The devastating disasters include the severe winter flooding in the Pacific Northwest, the blizzard and subsequent flooding in the Northeast, and damaging hurricanes. This request includes $168.6 million for the Department of Agriculture; $165 million for the Corps of Engineers; $100 million for the Department of the Interior; $267 million for the Department of Transportation; $100 million for the Small Business Administration; $103.7 million for the Federal Emergency Management Agency; and $10 million for the Department of Commerce.
Included in today's transmittal to the Congress is a proposal that would increase by $52 million the 1996 budget request for Ryan White AIDS Treatment grants. These funds will be targeted to State AIDS drug assistance activities authorized under title II of the Ryan White Comprehensive AIDS Resources Emergency (CARE) Act of 1990 and used to purchase medications, including a new class of AIDS therapies called "protease inhibitors," some of which are beginning to be approved by the Food and Drug Administration (FDA).
The State AIDS drug assistance programs funded through the Ryan White grants are a lifeline for an estimated 55,000 people with AIDS who do not have prescription drug coverage or who cannot themselves afford the full regimen of costly AIDS medications that can prolong their lives. Unfortunately, the current funding levels for these programs cannot meet the additional demand these and other new drugs may create. Without additional funding above the 1996 request, thousands of people with AIDS could be denied the medications they need.
This request reflects the success of the Administration's AIDS research effort. Through unprecedented collaboration between the National Institutes of Health and the pharmaceutical industry, new AIDS drugs are being developed -- and they are being approved by the FDA in record time. Additional promising new treatments may become available in the next few months.

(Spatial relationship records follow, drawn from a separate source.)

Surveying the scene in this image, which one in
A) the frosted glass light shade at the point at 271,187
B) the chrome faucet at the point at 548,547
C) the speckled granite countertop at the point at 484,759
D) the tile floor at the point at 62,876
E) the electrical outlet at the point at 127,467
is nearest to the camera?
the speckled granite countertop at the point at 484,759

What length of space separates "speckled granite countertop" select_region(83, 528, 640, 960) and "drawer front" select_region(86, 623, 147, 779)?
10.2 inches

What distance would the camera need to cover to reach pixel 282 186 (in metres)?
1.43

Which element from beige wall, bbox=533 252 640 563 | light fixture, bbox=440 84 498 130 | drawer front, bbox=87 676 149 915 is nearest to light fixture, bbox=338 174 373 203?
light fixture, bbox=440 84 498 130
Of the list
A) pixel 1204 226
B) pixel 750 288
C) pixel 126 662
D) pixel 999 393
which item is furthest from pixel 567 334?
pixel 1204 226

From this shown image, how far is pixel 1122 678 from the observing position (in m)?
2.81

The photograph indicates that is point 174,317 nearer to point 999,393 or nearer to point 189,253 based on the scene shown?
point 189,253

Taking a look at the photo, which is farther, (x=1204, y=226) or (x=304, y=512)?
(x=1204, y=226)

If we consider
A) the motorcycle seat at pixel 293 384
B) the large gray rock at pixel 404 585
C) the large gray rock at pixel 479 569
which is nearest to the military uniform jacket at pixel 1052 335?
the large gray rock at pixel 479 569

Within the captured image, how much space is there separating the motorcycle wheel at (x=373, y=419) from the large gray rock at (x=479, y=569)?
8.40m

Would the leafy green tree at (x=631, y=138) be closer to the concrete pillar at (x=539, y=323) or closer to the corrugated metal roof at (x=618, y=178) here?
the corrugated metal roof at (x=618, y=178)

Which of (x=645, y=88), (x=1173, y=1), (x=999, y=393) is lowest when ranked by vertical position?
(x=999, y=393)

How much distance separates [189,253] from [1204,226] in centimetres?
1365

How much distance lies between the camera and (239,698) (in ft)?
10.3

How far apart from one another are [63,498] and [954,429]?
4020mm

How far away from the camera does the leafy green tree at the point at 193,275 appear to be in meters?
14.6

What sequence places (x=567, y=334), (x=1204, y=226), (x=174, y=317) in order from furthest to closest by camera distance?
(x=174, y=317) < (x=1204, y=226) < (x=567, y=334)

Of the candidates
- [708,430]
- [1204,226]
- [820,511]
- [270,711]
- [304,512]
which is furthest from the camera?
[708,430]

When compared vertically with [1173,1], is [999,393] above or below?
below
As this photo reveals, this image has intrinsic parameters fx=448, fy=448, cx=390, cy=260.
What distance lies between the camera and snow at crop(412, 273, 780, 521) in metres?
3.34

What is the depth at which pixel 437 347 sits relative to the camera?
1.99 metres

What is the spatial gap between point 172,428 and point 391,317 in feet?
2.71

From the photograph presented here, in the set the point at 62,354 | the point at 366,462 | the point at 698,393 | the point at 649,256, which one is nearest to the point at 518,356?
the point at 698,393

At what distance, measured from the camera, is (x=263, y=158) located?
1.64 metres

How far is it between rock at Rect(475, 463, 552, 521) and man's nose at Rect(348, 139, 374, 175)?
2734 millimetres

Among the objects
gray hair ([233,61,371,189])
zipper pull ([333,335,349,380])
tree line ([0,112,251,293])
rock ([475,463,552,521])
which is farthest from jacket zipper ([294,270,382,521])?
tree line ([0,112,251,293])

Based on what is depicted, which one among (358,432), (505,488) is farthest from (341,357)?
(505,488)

While these medications hold promise for extending the lives of people with AIDS, many are costly. This amendment will help make them available to people who otherwise could not afford them. We hope the Congress will join the Administration in recognizing that we should make available the fruits of our research success to those living with HIV and AIDS.
In addition, other nonemergency requests for fiscal year 1996 were submitted for the Departments of Agriculture, Energy, Transportation, and Veterans Affairs; the Office of National Drug Control Policy; and the Panama Canal Commission.